So, what’s the benefit?

Discussion will include ‘Springhill rate’

Christopher Gooding
Published on March 18, 2014

SPRINGHILL – At first blush, dissolution looks good for Springhill because it creates an opportunity to get rid of its debt, while some county residents feel they are getting stuck Springhill’s problem.

It’s not that simple, says John Leefe, who was appointed by the province to be the transition coordinator for dissolving Springhill into the Municipality of Cumberland County.

When Springhill joins the county, expect Springhill to have it’s own rate, Leefe said, just like Queens County created its own rate for Liverpool. Tax dollars from Springhill will pay off what Springhill owes.

“It would be unfair for people who did not incur the debt to pay off some or all of that debt,” Leefe said earlier this week.

The benefit for Springhill is in the future less tax dollars will be spent on administration costs.
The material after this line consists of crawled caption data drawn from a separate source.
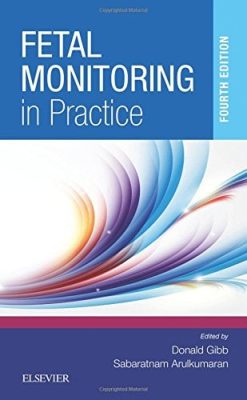 Fetal Monitoring in Practice, 4th Edition (PDF)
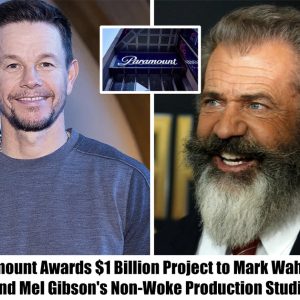 Paramount Awards $1 Billion Project to Mark Wahlberg and Mel Gibson's Non-Woke Production Studio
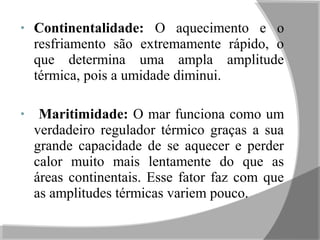 • Continentalidade: O aquecimento e o
resfriamento são extremamente rápido, o
que determina uma ampla amplitude
térmica, pois a umidade diminui.
• Maritimidade: O mar funciona como um
verdadeiro regulador térmico graças a sua
grande capacidade de se aquecer e perder
calor muito mais lentamente do que as
áreas continentais. Esse fator faz com que
as amplitudes térmicas variem pouco.
 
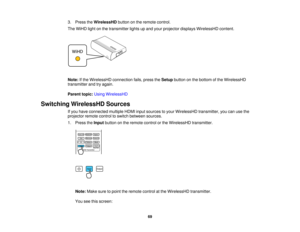 Page 69

3.
Press theWirelessHD buttononthe remote control.
 The
WiHD lightonthe transmitter lightsupand your projector displaysWirelessHD content.
 Note:
Ifthe WirelessHD connectionfails,press theSetup button onthe bottom ofthe WirelessHD
 transmitter
andtryagain.
 Parent
topic:UsingWirelessHD
 Switching
WirelessHD Sources
 If
you have connected multipleHDMIinputsources toyour WirelessHD transmitter,youcanusethe
 projector
remotecontroltoswitch between sources.
 1.
Press theInput button onthe remote...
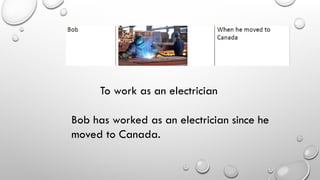 To work as an electrician
Bob has worked as an electrician since he
moved to Canada.
 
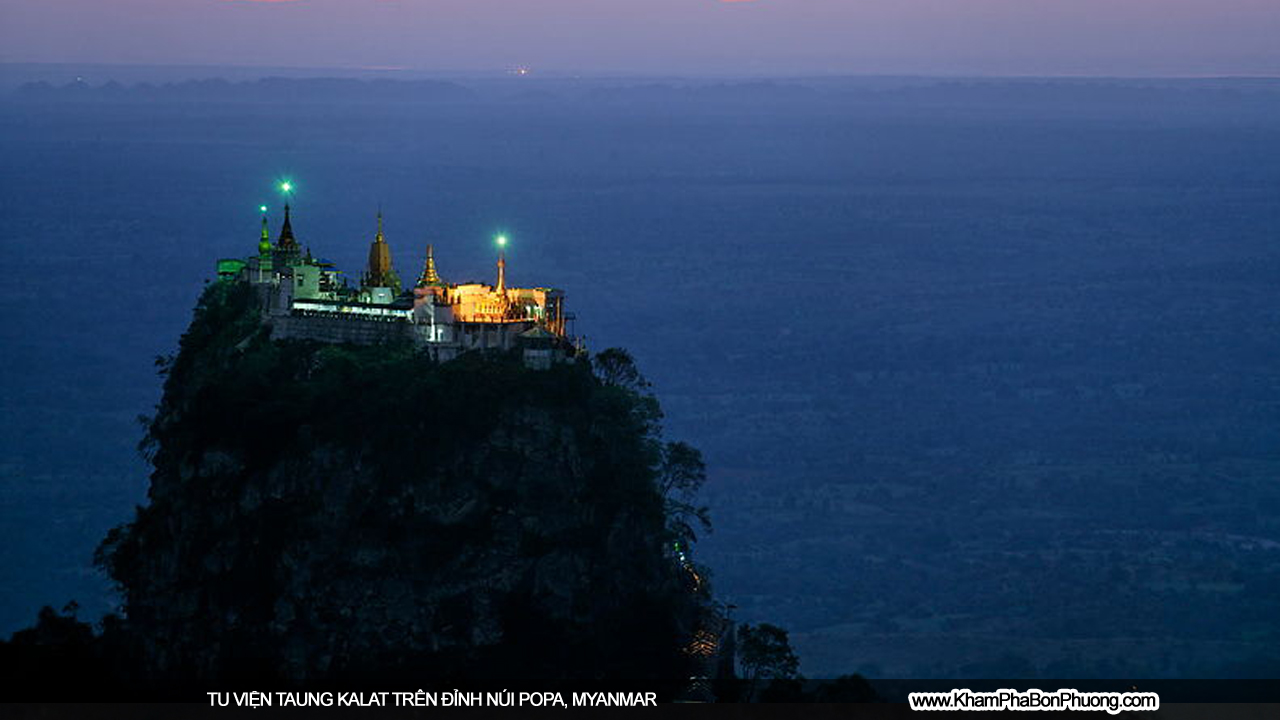 Tu viện Taung Kalat trên đỉnh núi Popa, Myanmar | Khám Phá Bốn Phương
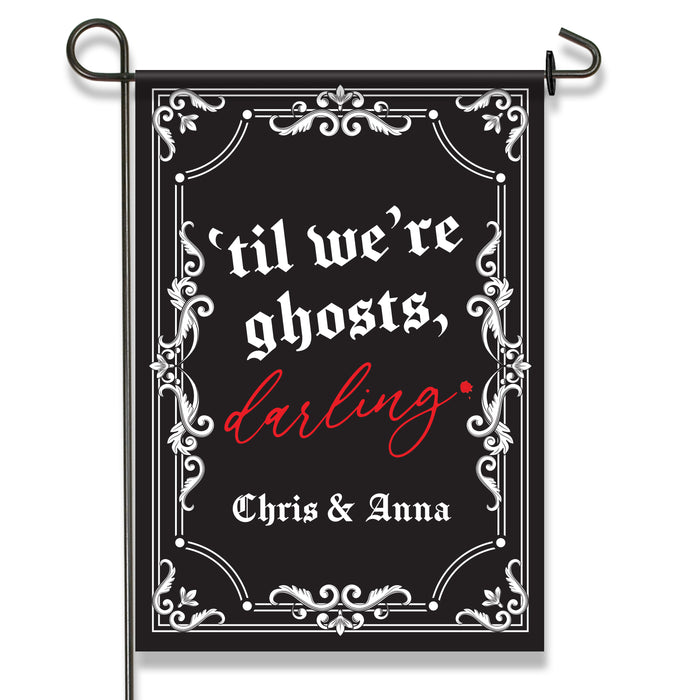 Personalized "Til We're Ghosts, Darling" Gothic Halloween Garden Flag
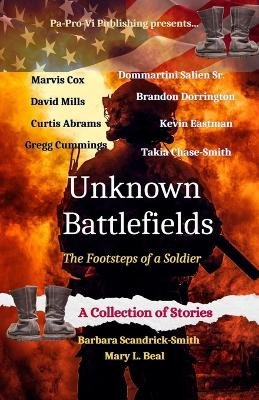 Unknown Battlefields, The Footsteps of a Soldier by Marvis Cox 9781959667032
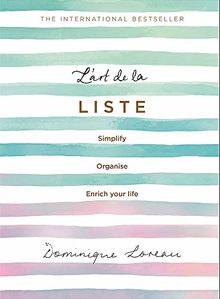 L’art de la Liste: Simplify, organise and enrich your life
Instead of two administrations, there will be only one after April 3, 2015, potentially making way for cost savings to go towards services.

What those services will be in the future, however, is up for discussion.

And just how many councilors the Municipality of Cumberland County will have come the next election, in 2016, is also still to be determined, Leefe says. Boundaries will be redrawn, discussion of population and representation are all on the table. In the case of Queens and Liverpool, and excluding the village commissions, 17 elected officials were being voted in every municipal election. That dropped down to seven district councilors and an elected mayor after Liverpool joined the county.

As for the Municipality for Cumberland County the addition of Springhill, its population and tax revenues makes it a larger player that can “punch above its weight” when talking and negotiating with the province, Leefe says.